How do you calculate the distance from (2, 2) to (5, 6)?

To calculate the distance from (2, 2) to (5, 6), use the distance formula derived from Pythagoras' theorem.

The distance formula is \(\sqrt{(x_2 - x_1)^2 + (y_2 - y_1)^2}\). Here, \((x_1, y_1)\) and \((x_2, y_2)\) are the coordinates of the two points. For our points, \((x_1, y_1) = (2, 2)\) and \((x_2, y_2) = (5, 6)\).

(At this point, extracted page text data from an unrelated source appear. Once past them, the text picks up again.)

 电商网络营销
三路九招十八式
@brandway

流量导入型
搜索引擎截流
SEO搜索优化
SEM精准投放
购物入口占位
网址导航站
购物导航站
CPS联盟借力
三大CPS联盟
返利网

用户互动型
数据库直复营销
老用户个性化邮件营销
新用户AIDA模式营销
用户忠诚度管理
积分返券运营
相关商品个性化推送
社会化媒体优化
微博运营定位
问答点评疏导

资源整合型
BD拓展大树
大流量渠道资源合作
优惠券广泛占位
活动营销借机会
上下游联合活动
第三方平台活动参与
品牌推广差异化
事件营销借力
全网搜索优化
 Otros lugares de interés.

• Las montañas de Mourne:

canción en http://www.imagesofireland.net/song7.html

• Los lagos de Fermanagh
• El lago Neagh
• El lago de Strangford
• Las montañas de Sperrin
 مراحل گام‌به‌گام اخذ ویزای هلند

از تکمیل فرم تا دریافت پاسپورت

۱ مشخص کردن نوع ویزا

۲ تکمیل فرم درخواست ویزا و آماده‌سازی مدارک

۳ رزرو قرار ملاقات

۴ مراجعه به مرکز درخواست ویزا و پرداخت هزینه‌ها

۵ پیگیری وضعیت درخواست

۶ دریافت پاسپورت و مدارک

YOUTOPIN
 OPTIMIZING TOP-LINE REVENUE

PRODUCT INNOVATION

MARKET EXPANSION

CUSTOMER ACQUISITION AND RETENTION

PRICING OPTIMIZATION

First, find the differences in the x-coordinates and y-coordinates:
\[ x_2 - x_1 = 5 - 2 = 3 \]
\[ y_2 - y_1 = 6 - 2 = 4 \]

Next, square these differences:
\[ (x_2 - x_1)^2 = 3^2 = 9 \]
\[ (y_2 - y_1)^2 = 4^2 = 16 \]

Then, add these squared differences together:
\[ 9 + 16 = 25 \]

Finally, take the square root of this sum to find the distance:
\[ \sqrt{25} = 5 \]

So, the distance from (2, 2) to (5, 6) is 5 units. This method ensures you accurately measure the straight-line distance between any two points on a coordinate plane.